----- Текст отрывка

Придерживая сползающий бант на макушке, который
больше моей головы, я шагаю по зеленой ковровой
дорожке аспирантского международного общежития
и стучусь во все двери по очереди. Увидев меня в
кружевной манишке и только изобретенных еще
тогда колготках, улыбающуюся сквозь отсутствие
молочных зубов, с охапкой мелких кукол, книжек и
шоколадок из разных стран, тактичные соседи
сразу понимали все правильно и рассыпались в
поздравлениях. Интересно, что у каждого что-то
лишнее да нашлось. Так что зря меня не одобрил
папа, когда я принесла все это неисчислимое
богатство: я же ничего не просила!
Особые надежды, как всегда, я возлагала на
комнату 88, где на подоконнике жила окаменевшая
морская звезда. А на стене висела неправильная
картинка «Девочка на шаре». Шар был квадратным, а
девочка и не девочка, а вовсе мальчик. Напрасно я
задавала наводящие вопросы – мне так и не
досталась та морская звезда.

----------
----- Доступные строки

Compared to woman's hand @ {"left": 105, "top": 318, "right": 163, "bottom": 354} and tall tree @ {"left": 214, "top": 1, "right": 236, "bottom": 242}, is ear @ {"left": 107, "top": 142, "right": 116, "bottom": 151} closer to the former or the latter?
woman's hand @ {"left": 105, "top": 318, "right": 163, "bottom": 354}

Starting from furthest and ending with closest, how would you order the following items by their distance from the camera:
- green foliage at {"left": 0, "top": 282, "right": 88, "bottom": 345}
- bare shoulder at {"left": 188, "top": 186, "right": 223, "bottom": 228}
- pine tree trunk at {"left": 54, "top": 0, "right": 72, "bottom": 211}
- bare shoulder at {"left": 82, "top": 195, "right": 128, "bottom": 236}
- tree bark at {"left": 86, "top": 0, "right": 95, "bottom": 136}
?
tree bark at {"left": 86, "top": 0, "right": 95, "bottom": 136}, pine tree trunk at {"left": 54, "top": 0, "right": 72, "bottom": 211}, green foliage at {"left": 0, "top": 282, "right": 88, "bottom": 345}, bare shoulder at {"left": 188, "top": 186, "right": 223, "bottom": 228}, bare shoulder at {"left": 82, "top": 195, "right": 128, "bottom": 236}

----------

**Задания**
[a] Перепиши кусок отрывка об общежитии, который начинается со слов «Особые надежды, как» и заканчивается словами «та морская звезда.», заменив в нём «морская звезда» на «морская раковина».
[b] Повтори слово в слово все строки, которые идут после отрывка.

**Ответы**
[a]
Особые надежды, как всегда, я возлагала на
комнату 88, где на подоконнике жила окаменевшая
морская раковина. А на стене висела неправильная
картинка «Девочка на шаре». Шар был квадратным, а
девочка и не девочка, а вовсе мальчик. Напрасно я
задавала наводящие вопросы – мне так и не
досталась та морская раковина.

[b]
Compared to woman's hand @ {"left": 105, "top": 318, "right": 163, "bottom": 354} and tall tree @ {"left": 214, "top": 1, "right": 236, "bottom": 242}, is ear @ {"left": 107, "top": 142, "right": 116, "bottom": 151} closer to the former or the latter?
woman's hand @ {"left": 105, "top": 318, "right": 163, "bottom": 354}

Starting from furthest and ending with closest, how would you order the following items by their distance from the camera:
- green foliage at {"left": 0, "top": 282, "right": 88, "bottom": 345}
- bare shoulder at {"left": 188, "top": 186, "right": 223, "bottom": 228}
- pine tree trunk at {"left": 54, "top": 0, "right": 72, "bottom": 211}
- bare shoulder at {"left": 82, "top": 195, "right": 128, "bottom": 236}
- tree bark at {"left": 86, "top": 0, "right": 95, "bottom": 136}
?
tree bark at {"left": 86, "top": 0, "right": 95, "bottom": 136}, pine tree trunk at {"left": 54, "top": 0, "right": 72, "bottom": 211}, green foliage at {"left": 0, "top": 282, "right": 88, "bottom": 345}, bare shoulder at {"left": 188, "top": 186, "right": 223, "bottom": 228}, bare shoulder at {"left": 82, "top": 195, "right": 128, "bottom": 236}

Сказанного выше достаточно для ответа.